__Exercise__.
Retype exactly the lines from the line with "Amongst all of" to the end of the data, keeping both boundary lines.

= = = =

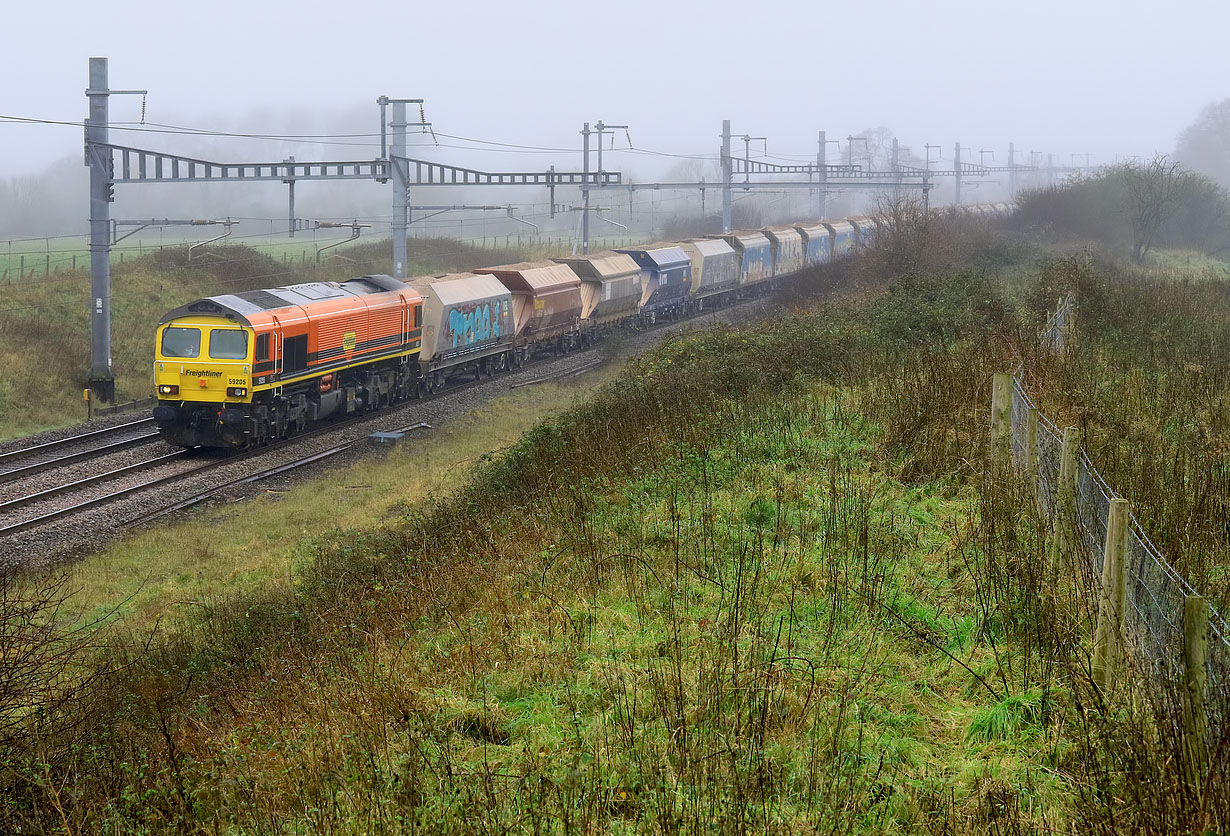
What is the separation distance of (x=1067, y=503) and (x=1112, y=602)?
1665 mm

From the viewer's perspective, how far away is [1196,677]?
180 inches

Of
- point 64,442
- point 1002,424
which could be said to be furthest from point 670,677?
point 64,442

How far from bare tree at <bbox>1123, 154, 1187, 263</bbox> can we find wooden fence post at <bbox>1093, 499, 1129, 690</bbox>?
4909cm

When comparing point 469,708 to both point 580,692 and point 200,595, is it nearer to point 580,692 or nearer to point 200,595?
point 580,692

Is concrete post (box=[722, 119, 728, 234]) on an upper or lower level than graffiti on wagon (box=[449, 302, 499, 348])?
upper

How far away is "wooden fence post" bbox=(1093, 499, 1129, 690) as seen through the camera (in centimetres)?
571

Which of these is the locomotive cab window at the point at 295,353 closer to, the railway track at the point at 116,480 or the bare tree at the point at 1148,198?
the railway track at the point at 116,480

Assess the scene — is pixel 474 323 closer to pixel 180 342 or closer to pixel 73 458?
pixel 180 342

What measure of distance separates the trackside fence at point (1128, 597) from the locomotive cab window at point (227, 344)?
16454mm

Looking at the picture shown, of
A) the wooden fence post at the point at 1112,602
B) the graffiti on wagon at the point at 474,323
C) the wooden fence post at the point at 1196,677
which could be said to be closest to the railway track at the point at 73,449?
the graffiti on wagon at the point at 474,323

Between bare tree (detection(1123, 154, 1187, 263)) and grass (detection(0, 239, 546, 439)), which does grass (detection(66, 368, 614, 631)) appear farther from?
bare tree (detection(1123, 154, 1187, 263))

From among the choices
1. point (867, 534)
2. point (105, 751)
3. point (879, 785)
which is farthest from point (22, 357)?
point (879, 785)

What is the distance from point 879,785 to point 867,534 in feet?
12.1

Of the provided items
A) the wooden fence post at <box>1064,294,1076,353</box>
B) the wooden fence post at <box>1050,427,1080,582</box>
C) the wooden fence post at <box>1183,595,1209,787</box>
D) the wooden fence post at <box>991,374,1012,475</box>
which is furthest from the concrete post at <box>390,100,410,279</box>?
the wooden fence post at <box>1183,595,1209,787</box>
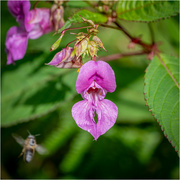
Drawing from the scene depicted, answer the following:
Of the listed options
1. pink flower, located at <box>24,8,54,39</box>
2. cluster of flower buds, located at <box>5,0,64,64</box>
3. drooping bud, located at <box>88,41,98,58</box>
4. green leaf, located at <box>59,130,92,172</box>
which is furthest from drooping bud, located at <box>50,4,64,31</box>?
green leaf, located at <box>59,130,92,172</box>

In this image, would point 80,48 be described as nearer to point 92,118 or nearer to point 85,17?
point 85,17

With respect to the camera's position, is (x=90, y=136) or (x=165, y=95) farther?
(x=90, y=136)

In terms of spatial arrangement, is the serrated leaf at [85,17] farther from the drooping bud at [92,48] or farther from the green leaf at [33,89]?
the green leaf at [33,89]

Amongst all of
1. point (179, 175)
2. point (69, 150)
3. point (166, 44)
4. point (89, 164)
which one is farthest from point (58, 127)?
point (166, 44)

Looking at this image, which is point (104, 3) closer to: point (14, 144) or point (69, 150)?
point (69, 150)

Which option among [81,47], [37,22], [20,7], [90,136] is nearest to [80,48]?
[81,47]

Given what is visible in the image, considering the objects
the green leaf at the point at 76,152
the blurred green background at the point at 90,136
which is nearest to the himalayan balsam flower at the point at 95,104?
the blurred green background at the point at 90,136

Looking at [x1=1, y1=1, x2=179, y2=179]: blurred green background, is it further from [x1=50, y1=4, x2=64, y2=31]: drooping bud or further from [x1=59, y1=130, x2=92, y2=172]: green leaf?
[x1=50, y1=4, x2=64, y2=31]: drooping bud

= = = =

__Reply to the task__.
Amongst all of
1. point (179, 175)
2. point (69, 150)
3. point (166, 44)
4. point (89, 164)
which one is farthest from point (58, 127)?
point (166, 44)

Looking at this image, which is point (104, 3) closer to: point (14, 144) or point (69, 150)?
point (69, 150)

Which option among [81,47], [37,22], [20,7], [90,136] is nearest to [80,48]?
[81,47]

Given what is visible in the image, considering the objects
the green leaf at the point at 76,152
the blurred green background at the point at 90,136
which is nearest to the himalayan balsam flower at the point at 95,104?
the blurred green background at the point at 90,136

Looking at [x1=1, y1=1, x2=179, y2=179]: blurred green background, is it further from [x1=50, y1=4, x2=64, y2=31]: drooping bud or further from [x1=59, y1=130, x2=92, y2=172]: green leaf?
[x1=50, y1=4, x2=64, y2=31]: drooping bud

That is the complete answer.